List every geographic place named in the recollection about working at the bowling centre, in order of first appearance; leave the data aside.

- Study text
··········
I worked for the Elashi family from about May of 1994 until late 1999.
Ali had brought his family to Canada from Egypt in the early 1970s.
Ali had a son and daughter, Sam and Rosa respectively. Sam and Rosa had their own respective families.
Ali had built a small housing development in East Richmond and in this development he built a small plaza. And in this small plaza he built a small 12 lane bowling centre.

I had just returned from Toronto and was collecting UI. And this was back in the day when you had to stop into the office to drop off your cards to ensure that you got your UI payments on time. The UI office had computer kiosks set up where you could scan for jobs and print them off.
I came across a job posting for Lois Lanes in East Richmond.
Yes, “Lois Lanes” as in Lois Lanes from Superman…..
Yes, Lois Lanes did run afoul of the copyright that the owners of “Superman”, but an agreement was worked out and the Elashis were allowed to continue using the “Lois Lanes” moniker. If I remember correctly they weren’t allowed to use the “Superman” font or anything that represented a “superman” cape.
I called the bowling centre and arranged an interview. I got hopelessly lost on the way down so I called the bowling centre and I spoke with Rosa. She had one of the cashiers named Joey come and pick me up.
··········
- Data records

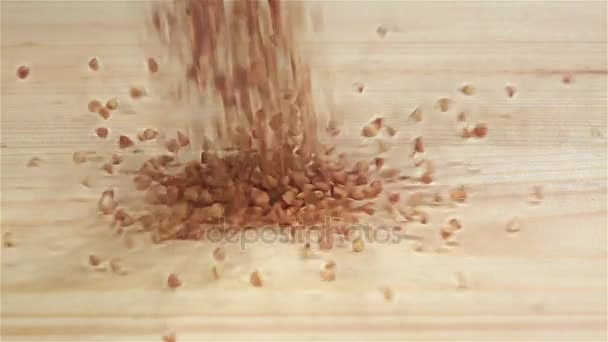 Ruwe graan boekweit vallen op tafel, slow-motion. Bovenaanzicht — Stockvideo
··········
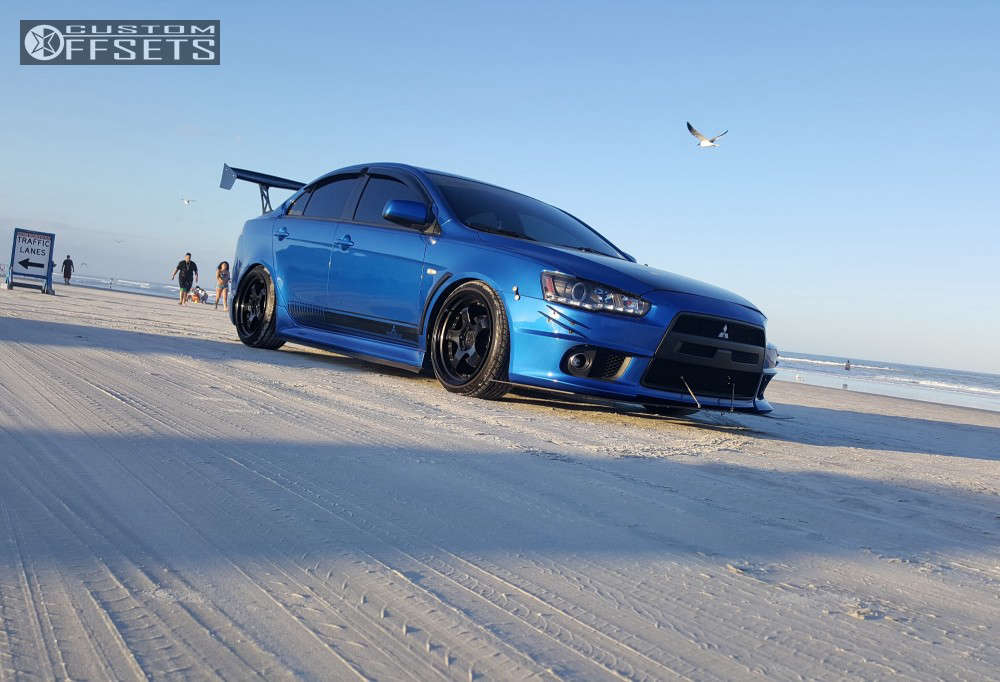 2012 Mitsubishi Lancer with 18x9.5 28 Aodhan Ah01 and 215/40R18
··········
- Final answer
Canada, Egypt, East Richmond, Toronto